- Work to complete -
Copy the lines below word for word, omitting the pictures.

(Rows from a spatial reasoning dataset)
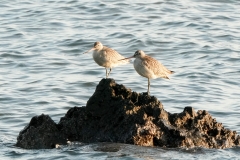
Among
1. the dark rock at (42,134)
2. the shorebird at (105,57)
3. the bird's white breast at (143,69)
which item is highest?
the shorebird at (105,57)

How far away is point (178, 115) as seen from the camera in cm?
1065

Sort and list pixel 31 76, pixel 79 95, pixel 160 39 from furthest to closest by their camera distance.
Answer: pixel 160 39
pixel 31 76
pixel 79 95

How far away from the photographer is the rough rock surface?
10.4 m

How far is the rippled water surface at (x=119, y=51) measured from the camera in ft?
44.6

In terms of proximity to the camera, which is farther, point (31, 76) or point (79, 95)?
point (31, 76)

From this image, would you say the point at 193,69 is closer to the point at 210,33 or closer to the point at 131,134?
the point at 210,33

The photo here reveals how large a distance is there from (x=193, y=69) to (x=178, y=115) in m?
7.77

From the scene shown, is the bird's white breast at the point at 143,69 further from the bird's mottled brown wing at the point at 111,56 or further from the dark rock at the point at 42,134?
the dark rock at the point at 42,134

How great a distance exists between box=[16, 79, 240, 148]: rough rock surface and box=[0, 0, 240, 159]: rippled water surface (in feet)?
0.54

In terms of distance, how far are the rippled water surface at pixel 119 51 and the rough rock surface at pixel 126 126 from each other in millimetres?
164

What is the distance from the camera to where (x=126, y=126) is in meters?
10.4

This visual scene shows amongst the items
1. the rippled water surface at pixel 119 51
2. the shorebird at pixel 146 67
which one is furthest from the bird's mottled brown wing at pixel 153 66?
the rippled water surface at pixel 119 51

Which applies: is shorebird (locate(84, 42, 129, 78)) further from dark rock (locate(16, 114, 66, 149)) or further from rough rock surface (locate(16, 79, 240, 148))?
dark rock (locate(16, 114, 66, 149))

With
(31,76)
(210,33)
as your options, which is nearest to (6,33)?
(31,76)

- Complete output -
Among
1. the dark rock at (42,134)
2. the shorebird at (105,57)
3. the bird's white breast at (143,69)
which item is highest?
the shorebird at (105,57)

How far away is point (178, 115) as seen from the camera in cm?
1065

Sort and list pixel 31 76, pixel 79 95, pixel 160 39 from furthest to closest by their camera distance.
Answer: pixel 160 39
pixel 31 76
pixel 79 95

How far away from the photographer is the rough rock surface?
10.4 m

How far is the rippled water surface at (x=119, y=51) measured from the camera in ft?
44.6

In terms of proximity to the camera, which is farther, point (31, 76) or point (79, 95)?
point (31, 76)

From this image, would you say the point at 193,69 is closer to the point at 210,33 or closer to the point at 131,134?
the point at 210,33

The photo here reveals how large a distance is there from (x=193, y=69) to (x=178, y=115) in m?
7.77

From the scene shown, is the bird's white breast at the point at 143,69 further from the bird's mottled brown wing at the point at 111,56 or further from the dark rock at the point at 42,134?
the dark rock at the point at 42,134

How great a distance exists between box=[16, 79, 240, 148]: rough rock surface and box=[0, 0, 240, 159]: rippled water surface (in feet)?
0.54

In terms of distance, how far are the rippled water surface at pixel 119 51 and the rough rock surface at pixel 126 126 from each other in millimetres?
164

What is the distance from the camera to where (x=126, y=126) is in meters?
10.4

This visual scene shows amongst the items
1. the rippled water surface at pixel 119 51
2. the shorebird at pixel 146 67
which one is furthest from the bird's mottled brown wing at pixel 153 66?
the rippled water surface at pixel 119 51

Which applies: is shorebird (locate(84, 42, 129, 78)) further from dark rock (locate(16, 114, 66, 149)) or further from rough rock surface (locate(16, 79, 240, 148))?
dark rock (locate(16, 114, 66, 149))

With
(31,76)
(210,33)
as your options, which is nearest to (6,33)?
(31,76)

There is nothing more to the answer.